[Stored dataset items]
####
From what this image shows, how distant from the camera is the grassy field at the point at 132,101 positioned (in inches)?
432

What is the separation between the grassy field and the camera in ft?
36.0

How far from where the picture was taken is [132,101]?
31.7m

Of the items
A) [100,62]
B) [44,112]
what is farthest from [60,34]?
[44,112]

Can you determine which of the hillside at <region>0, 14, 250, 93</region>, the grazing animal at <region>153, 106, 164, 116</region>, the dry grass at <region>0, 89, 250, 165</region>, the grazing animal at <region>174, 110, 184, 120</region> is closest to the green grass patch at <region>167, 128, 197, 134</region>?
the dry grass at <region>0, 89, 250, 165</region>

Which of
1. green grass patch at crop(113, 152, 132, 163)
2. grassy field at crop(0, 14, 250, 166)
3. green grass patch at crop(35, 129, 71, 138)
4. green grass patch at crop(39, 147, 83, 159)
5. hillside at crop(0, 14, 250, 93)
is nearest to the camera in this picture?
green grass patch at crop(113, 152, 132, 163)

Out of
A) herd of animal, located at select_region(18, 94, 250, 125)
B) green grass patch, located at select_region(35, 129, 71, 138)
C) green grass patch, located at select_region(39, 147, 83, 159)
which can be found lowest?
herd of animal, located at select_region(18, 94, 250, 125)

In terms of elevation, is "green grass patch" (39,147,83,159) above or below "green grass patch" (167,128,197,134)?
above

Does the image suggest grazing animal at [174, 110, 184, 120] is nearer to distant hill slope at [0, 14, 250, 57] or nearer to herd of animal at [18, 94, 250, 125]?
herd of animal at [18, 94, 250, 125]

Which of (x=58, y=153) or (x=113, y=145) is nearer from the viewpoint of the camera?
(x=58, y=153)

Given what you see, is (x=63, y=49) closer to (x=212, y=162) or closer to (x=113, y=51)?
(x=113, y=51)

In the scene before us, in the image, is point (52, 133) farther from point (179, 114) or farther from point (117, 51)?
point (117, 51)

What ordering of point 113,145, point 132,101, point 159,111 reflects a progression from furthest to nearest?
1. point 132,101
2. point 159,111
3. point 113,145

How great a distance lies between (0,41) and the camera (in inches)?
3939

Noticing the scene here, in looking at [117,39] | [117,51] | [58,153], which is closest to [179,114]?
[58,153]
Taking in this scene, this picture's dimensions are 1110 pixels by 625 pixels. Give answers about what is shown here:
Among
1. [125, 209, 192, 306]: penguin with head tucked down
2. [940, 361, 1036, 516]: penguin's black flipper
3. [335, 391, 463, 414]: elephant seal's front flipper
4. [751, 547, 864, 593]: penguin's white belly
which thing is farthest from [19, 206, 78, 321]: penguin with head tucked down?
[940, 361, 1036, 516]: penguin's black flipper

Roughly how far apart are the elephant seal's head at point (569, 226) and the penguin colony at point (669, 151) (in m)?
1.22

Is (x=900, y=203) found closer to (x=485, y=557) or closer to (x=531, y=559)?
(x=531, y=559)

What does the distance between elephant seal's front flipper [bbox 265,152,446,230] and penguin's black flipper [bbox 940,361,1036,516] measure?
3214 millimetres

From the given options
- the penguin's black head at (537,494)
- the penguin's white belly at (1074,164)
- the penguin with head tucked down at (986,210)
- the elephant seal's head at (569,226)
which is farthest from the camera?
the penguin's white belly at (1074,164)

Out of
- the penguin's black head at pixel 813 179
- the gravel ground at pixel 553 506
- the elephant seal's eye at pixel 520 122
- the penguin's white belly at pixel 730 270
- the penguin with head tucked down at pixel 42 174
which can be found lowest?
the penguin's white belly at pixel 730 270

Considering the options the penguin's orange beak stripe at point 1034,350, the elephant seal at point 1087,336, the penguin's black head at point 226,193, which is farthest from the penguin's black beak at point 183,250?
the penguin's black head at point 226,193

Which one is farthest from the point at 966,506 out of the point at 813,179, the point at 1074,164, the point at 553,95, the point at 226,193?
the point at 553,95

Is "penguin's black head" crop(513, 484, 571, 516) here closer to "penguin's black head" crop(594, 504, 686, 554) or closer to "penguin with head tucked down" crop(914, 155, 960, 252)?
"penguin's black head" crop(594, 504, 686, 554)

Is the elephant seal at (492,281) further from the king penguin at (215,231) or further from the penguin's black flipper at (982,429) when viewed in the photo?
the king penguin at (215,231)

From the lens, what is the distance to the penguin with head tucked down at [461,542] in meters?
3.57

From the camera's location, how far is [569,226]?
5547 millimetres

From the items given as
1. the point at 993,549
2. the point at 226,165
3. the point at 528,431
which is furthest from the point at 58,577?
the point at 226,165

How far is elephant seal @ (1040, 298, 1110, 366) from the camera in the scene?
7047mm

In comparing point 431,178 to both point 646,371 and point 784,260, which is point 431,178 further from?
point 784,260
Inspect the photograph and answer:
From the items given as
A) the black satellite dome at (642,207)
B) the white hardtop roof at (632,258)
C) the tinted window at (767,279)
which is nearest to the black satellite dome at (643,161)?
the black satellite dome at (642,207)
####
[What to do]
Nothing in the data may differ; print all of it exactly as written.

[Answer to the problem]
From what this image shows, how distant from the camera is the grassy field at the point at 132,101 positioned (in inches)?
432

What is the separation between the grassy field and the camera in ft?
36.0

How far from where the picture was taken is [132,101]?
31.7m

Of the items
A) [100,62]
B) [44,112]
what is farthest from [60,34]?
[44,112]

Can you determine which of the hillside at <region>0, 14, 250, 93</region>, the grazing animal at <region>153, 106, 164, 116</region>, the dry grass at <region>0, 89, 250, 165</region>, the grazing animal at <region>174, 110, 184, 120</region> is closest to the green grass patch at <region>167, 128, 197, 134</region>?
the dry grass at <region>0, 89, 250, 165</region>

Which of
1. green grass patch at crop(113, 152, 132, 163)
2. grassy field at crop(0, 14, 250, 166)
3. green grass patch at crop(35, 129, 71, 138)
4. green grass patch at crop(39, 147, 83, 159)
5. hillside at crop(0, 14, 250, 93)
is nearest to the camera in this picture?
green grass patch at crop(113, 152, 132, 163)

Out of
A) herd of animal, located at select_region(18, 94, 250, 125)
B) green grass patch, located at select_region(35, 129, 71, 138)
C) green grass patch, located at select_region(39, 147, 83, 159)
which can be found lowest?
herd of animal, located at select_region(18, 94, 250, 125)

In terms of elevation, is "green grass patch" (39,147,83,159) above or below "green grass patch" (167,128,197,134)?
above

Does the image suggest grazing animal at [174, 110, 184, 120] is nearer to distant hill slope at [0, 14, 250, 57] or nearer to herd of animal at [18, 94, 250, 125]?
herd of animal at [18, 94, 250, 125]

Which of (x=58, y=153) or (x=113, y=145) is nearer from the viewpoint of the camera?
(x=58, y=153)

Given what you see, is (x=63, y=49) closer to (x=212, y=162) or closer to (x=113, y=51)?
(x=113, y=51)

In the scene before us, in the image, is point (52, 133) farther from point (179, 114) or farther from point (117, 51)?
point (117, 51)

What ordering of point 113,145, point 132,101, point 159,111 reflects a progression from furthest to nearest?
1. point 132,101
2. point 159,111
3. point 113,145

How great a distance lies between (0,41) and the camera (in inches)?
3939

Noticing the scene here, in looking at [117,39] | [117,51] | [58,153], which is closest to [179,114]?
[58,153]
Taking in this scene, this picture's dimensions are 1110 pixels by 625 pixels. Give answers about what is shown here:
Among
1. [125, 209, 192, 306]: penguin with head tucked down
2. [940, 361, 1036, 516]: penguin's black flipper
3. [335, 391, 463, 414]: elephant seal's front flipper
4. [751, 547, 864, 593]: penguin's white belly
which thing is farthest from [19, 206, 78, 321]: penguin with head tucked down?
[940, 361, 1036, 516]: penguin's black flipper

Roughly how far apart are the elephant seal's head at point (569, 226) and the penguin colony at point (669, 151) (in m)?
1.22

Is (x=900, y=203) found closer to (x=485, y=557) or closer to (x=531, y=559)?
(x=531, y=559)

What does the distance between elephant seal's front flipper [bbox 265,152,446,230] and penguin's black flipper [bbox 940,361,1036,516] measure?
3214 millimetres

From the given options
- the penguin's black head at (537,494)
- the penguin's white belly at (1074,164)
- the penguin with head tucked down at (986,210)
- the elephant seal's head at (569,226)
which is farthest from the camera?
the penguin's white belly at (1074,164)

Out of
- the penguin's black head at pixel 813 179
- the gravel ground at pixel 553 506
- the elephant seal's eye at pixel 520 122
- the penguin's white belly at pixel 730 270
- the penguin with head tucked down at pixel 42 174
which can be found lowest?
the penguin's white belly at pixel 730 270

Considering the options the penguin's orange beak stripe at point 1034,350, the elephant seal at point 1087,336, the penguin's black head at point 226,193, which is farthest from the penguin's black beak at point 183,250?
the penguin's black head at point 226,193

Which one is farthest from the point at 966,506 out of the point at 813,179, the point at 1074,164, the point at 553,95, the point at 226,193?
the point at 553,95

Is "penguin's black head" crop(513, 484, 571, 516) here closer to "penguin's black head" crop(594, 504, 686, 554) or closer to "penguin with head tucked down" crop(914, 155, 960, 252)?
"penguin's black head" crop(594, 504, 686, 554)

Is the elephant seal at (492,281) further from the king penguin at (215,231) or further from the penguin's black flipper at (982,429) when viewed in the photo?
the king penguin at (215,231)

From the lens, what is the distance to the penguin with head tucked down at [461,542] in meters?
3.57

From the camera's location, how far is [569,226]?
5547 millimetres

From the items given as
1. the point at 993,549
2. the point at 226,165
3. the point at 528,431
which is furthest from the point at 58,577?
the point at 226,165

How far is elephant seal @ (1040, 298, 1110, 366) from the camera in the scene?
7047mm

In comparing point 431,178 to both point 646,371 and point 784,260, which is point 431,178 further from?
point 784,260
Inspect the photograph and answer:
From the items given as
A) the black satellite dome at (642,207)
B) the white hardtop roof at (632,258)
C) the tinted window at (767,279)
which is nearest to the black satellite dome at (643,161)?
the black satellite dome at (642,207)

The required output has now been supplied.